WHAT IS REQUIRED:
Lay out the material from the line containing "Of point 290,147" through the end of the material as a Markdown table with the columns Row and Line. Number each row and leave out blank lines.

TASK INPUTS:
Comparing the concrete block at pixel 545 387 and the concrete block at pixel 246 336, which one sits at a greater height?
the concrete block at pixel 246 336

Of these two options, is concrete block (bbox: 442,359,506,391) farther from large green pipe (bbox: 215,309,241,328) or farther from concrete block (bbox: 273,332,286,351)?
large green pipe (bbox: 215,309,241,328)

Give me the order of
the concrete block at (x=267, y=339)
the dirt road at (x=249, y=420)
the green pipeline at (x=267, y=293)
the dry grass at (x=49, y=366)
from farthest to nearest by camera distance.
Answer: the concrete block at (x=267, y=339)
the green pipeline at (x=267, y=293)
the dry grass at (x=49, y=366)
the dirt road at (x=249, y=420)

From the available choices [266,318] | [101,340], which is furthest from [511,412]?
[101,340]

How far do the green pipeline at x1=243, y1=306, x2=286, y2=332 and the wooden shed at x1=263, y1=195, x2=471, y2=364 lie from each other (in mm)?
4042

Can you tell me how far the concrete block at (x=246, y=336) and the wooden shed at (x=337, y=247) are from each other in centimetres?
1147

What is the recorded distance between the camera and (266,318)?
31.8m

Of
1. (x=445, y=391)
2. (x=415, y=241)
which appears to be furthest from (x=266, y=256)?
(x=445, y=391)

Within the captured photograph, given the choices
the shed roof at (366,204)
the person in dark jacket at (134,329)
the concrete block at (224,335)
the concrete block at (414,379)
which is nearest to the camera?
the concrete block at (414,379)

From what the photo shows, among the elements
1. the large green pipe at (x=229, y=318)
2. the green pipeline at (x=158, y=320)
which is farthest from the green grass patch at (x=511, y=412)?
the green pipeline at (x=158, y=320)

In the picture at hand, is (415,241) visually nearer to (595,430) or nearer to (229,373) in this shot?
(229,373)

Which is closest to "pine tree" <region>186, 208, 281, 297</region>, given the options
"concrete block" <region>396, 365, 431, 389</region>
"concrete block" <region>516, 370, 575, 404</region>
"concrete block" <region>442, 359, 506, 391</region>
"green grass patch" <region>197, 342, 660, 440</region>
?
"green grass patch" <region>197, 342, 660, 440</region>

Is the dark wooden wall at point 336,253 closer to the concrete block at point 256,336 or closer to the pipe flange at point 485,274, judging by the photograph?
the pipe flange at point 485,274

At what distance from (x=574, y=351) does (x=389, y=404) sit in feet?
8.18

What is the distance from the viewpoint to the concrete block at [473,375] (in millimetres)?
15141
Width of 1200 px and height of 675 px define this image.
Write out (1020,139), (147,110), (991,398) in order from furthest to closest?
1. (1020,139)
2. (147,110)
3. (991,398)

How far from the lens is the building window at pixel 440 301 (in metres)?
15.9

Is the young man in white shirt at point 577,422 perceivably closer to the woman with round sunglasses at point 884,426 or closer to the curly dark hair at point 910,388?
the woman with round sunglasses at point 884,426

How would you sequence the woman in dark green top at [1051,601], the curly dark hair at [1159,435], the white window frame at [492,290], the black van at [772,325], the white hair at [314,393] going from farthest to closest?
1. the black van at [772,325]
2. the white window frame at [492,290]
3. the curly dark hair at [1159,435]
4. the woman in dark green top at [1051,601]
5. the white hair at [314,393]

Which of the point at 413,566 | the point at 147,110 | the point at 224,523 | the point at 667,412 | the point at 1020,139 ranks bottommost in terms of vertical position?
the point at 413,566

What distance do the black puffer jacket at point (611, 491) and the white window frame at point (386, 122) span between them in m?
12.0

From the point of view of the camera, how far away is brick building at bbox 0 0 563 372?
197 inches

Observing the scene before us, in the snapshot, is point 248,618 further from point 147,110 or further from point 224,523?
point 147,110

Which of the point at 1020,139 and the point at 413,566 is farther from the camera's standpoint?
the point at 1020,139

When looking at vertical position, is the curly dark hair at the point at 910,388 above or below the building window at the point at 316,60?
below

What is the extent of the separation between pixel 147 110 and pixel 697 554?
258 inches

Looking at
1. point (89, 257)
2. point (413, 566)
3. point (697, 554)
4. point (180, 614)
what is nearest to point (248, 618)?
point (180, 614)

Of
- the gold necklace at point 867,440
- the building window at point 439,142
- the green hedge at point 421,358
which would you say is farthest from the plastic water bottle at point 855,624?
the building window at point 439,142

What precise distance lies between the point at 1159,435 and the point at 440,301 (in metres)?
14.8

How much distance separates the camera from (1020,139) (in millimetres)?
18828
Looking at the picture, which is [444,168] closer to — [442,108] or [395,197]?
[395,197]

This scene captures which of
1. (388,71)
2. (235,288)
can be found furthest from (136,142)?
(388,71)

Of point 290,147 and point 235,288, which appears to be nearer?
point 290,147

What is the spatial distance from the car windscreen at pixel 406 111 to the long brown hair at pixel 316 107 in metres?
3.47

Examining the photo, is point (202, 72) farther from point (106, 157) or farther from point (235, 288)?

RESULT FOR THIS TASK:
| Row | Line |
|---|---|
| 1 | Of point 290,147 and point 235,288, which appears to be nearer? |
| 2 | point 290,147 |
| 3 | What is the spatial distance from the car windscreen at pixel 406 111 to the long brown hair at pixel 316 107 in metres? |
| 4 | 3.47 |
| 5 | Examining the photo, is point (202, 72) farther from point (106, 157) or farther from point (235, 288)? |